One way to test that is to model the variance of the “liability” to the disease, which is actually an unmeasurable parameter, but which is assumed to be normally distributed in the population. With that and a number of other assumptions in place, one can then ask how much of the variance in this trait is accounted for by the loci identified by the GWAS? The authors state that a combined risk profile score “now explains about 7% of variation on the liability scale to schizophrenia across the samples”. That is an improvement over previous studies (the first 13 loci accounted for about 3%), but certainly not as much as might have been expected under a purely polygenic model. Of course, it could just be that only a fraction of the contributing common variants have been found and that larger studies would identify more.

However, the GWAS data are also fully consistent with a more complex model of genetic heterogeneity, which involves common variants interacting with rare variants to determine individual risk.
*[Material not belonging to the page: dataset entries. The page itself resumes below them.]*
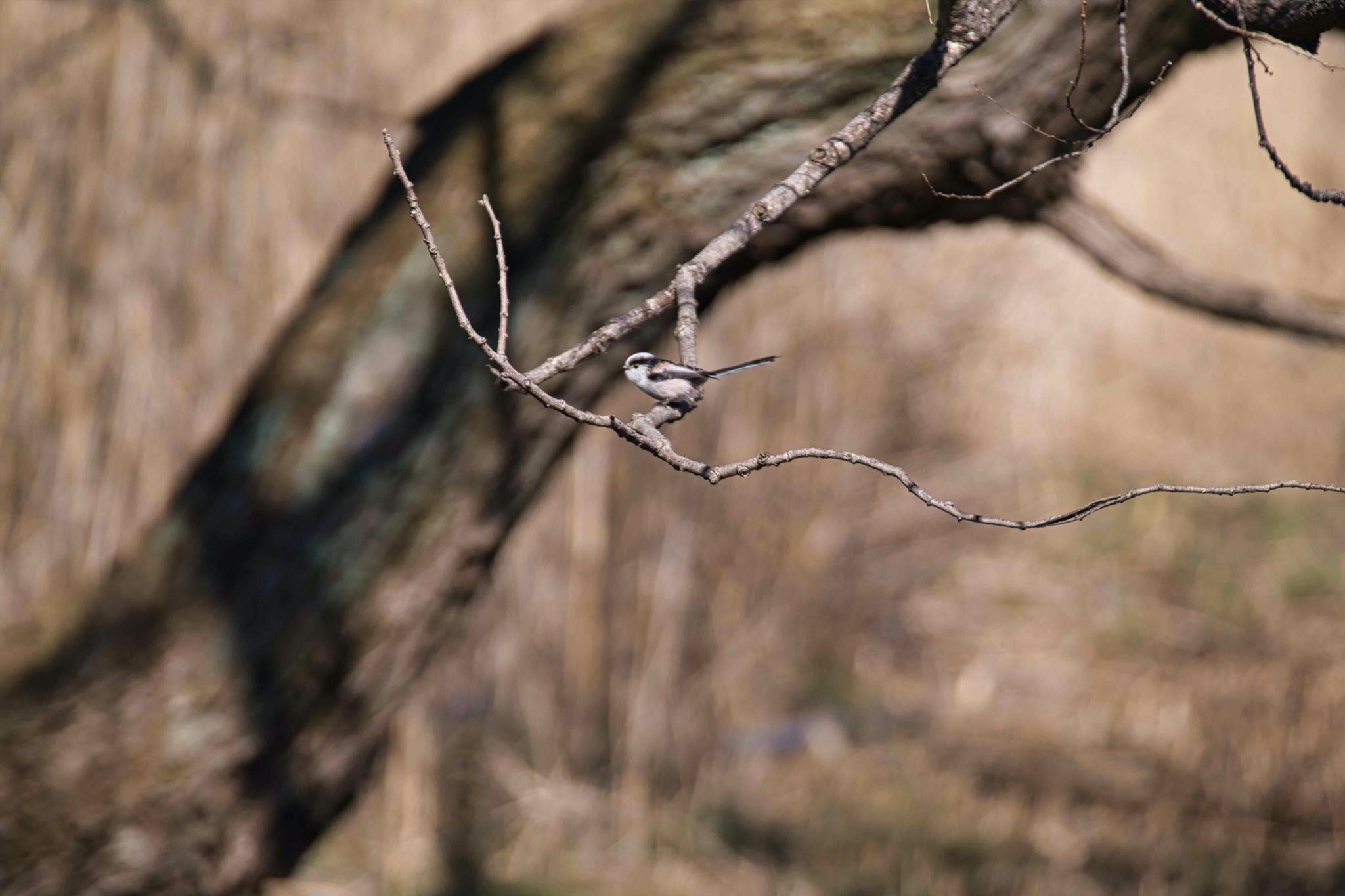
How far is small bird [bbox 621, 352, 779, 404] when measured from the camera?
1251 millimetres

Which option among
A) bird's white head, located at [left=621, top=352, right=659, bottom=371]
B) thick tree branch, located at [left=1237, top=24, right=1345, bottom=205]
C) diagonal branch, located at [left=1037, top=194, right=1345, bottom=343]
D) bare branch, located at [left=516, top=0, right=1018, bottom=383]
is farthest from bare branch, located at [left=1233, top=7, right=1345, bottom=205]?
diagonal branch, located at [left=1037, top=194, right=1345, bottom=343]

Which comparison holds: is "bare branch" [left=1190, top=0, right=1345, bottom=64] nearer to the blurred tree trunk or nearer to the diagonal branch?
the blurred tree trunk

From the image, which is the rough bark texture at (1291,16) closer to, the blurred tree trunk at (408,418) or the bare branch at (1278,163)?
the bare branch at (1278,163)

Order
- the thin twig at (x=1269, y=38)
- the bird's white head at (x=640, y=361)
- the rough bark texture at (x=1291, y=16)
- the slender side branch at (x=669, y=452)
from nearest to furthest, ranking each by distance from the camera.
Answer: the slender side branch at (x=669, y=452)
the thin twig at (x=1269, y=38)
the rough bark texture at (x=1291, y=16)
the bird's white head at (x=640, y=361)

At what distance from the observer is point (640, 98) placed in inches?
75.7

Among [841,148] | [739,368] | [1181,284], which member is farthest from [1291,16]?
[1181,284]

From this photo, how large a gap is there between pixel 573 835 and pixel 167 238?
2333mm

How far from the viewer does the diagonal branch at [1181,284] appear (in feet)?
7.86

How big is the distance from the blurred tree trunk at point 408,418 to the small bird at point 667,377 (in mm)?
273

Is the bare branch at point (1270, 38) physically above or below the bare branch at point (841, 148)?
above

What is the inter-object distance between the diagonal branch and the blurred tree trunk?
539 millimetres

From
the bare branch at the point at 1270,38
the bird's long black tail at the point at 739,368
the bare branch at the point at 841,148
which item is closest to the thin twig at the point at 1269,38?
the bare branch at the point at 1270,38

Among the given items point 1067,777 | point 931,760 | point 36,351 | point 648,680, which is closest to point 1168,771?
point 1067,777

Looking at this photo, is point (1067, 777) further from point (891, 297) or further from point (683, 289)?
point (683, 289)
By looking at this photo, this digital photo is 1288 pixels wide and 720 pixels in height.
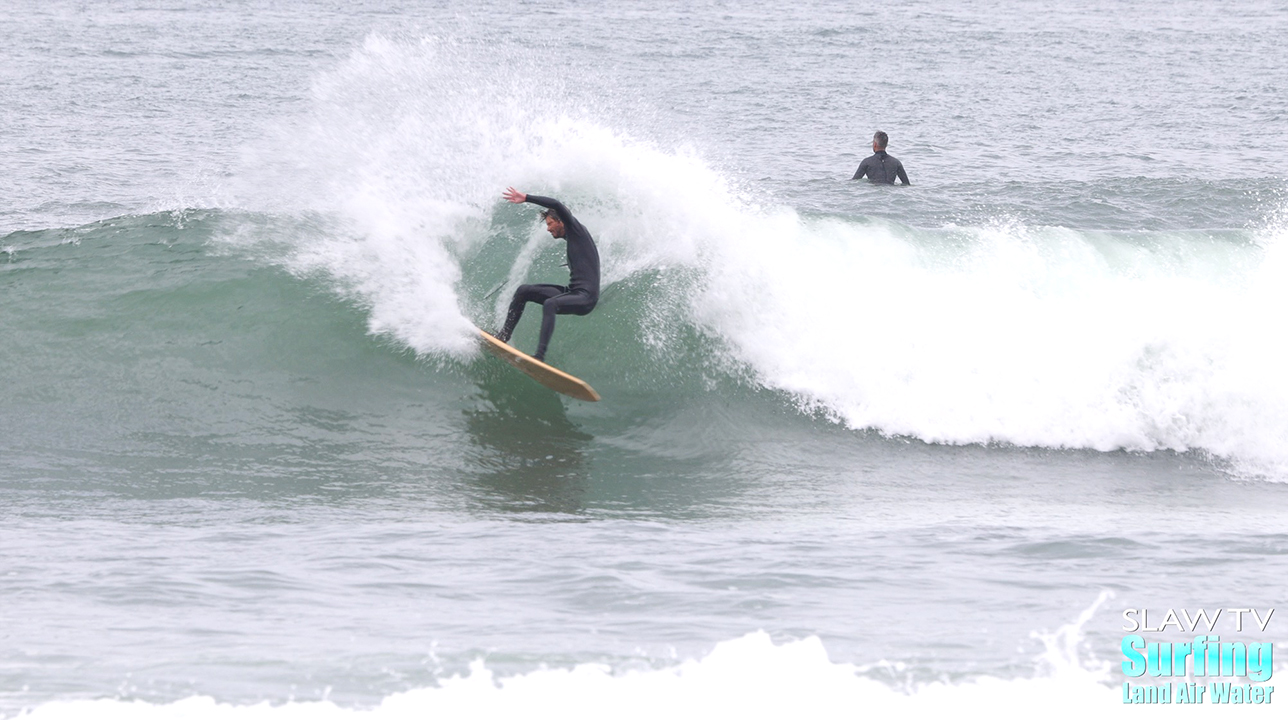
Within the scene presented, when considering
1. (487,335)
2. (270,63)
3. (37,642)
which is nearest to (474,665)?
(37,642)

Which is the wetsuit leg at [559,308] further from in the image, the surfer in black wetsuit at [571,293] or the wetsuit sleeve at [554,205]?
the wetsuit sleeve at [554,205]

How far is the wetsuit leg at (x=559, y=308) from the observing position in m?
9.48

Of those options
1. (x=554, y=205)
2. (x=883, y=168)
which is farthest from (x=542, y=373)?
(x=883, y=168)

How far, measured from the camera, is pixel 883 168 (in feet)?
64.4

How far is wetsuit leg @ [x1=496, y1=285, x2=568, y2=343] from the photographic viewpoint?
960 centimetres

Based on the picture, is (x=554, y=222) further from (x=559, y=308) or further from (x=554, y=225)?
(x=559, y=308)

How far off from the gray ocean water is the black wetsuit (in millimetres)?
1953

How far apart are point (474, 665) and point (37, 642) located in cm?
195

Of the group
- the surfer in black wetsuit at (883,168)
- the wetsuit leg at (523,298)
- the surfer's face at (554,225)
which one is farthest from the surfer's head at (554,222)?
the surfer in black wetsuit at (883,168)

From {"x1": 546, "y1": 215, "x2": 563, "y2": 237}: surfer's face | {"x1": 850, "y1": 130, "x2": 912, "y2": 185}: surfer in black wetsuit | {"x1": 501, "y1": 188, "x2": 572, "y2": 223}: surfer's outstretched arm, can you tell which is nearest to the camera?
{"x1": 501, "y1": 188, "x2": 572, "y2": 223}: surfer's outstretched arm

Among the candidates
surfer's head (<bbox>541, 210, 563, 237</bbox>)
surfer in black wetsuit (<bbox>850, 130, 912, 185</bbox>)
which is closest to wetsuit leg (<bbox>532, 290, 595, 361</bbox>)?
surfer's head (<bbox>541, 210, 563, 237</bbox>)

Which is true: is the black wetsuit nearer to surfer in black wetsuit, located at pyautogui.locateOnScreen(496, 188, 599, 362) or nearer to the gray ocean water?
the gray ocean water

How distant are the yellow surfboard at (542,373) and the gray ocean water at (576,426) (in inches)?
9.9

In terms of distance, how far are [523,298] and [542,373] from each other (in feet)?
1.97
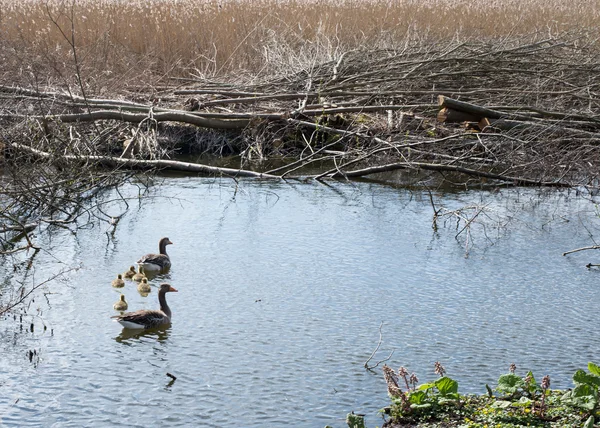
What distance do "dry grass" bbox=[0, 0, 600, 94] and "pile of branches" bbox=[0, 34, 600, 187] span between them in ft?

Population averages of their effects remain just that – statistical measures that cannot be applied to individuals. Even combining all the common variants to generate a risk profile score does not generate a predictive measure of risk for individuals. (One reason for that is that non-additive genetic interactions that are likely highly important in individuals are averaged out by population-level signals).

So, the current study points the finger at a large set of new genes, but does not really discriminate between models of genetic architecture. The overlap between the GWAS signals and the genes known to carry rare, high-risk mutations certainly suggests that the GWAS has been successful in identifying important risk loci - a tremendous advance for which the authors should be congratulated (as well as for their willingness to collaborate on this level). This is, however, just a first step in understanding the biology of the disease. The underlying genetic heterogeneity presents a tremendous challenge but also an opportunity, as individual high-risk mutations can be followed up in functional studies to elucidate some of the mechanisms through which a change in some piece of DNA can ultimately produce the particular psychological symptoms of this often-devastating disease.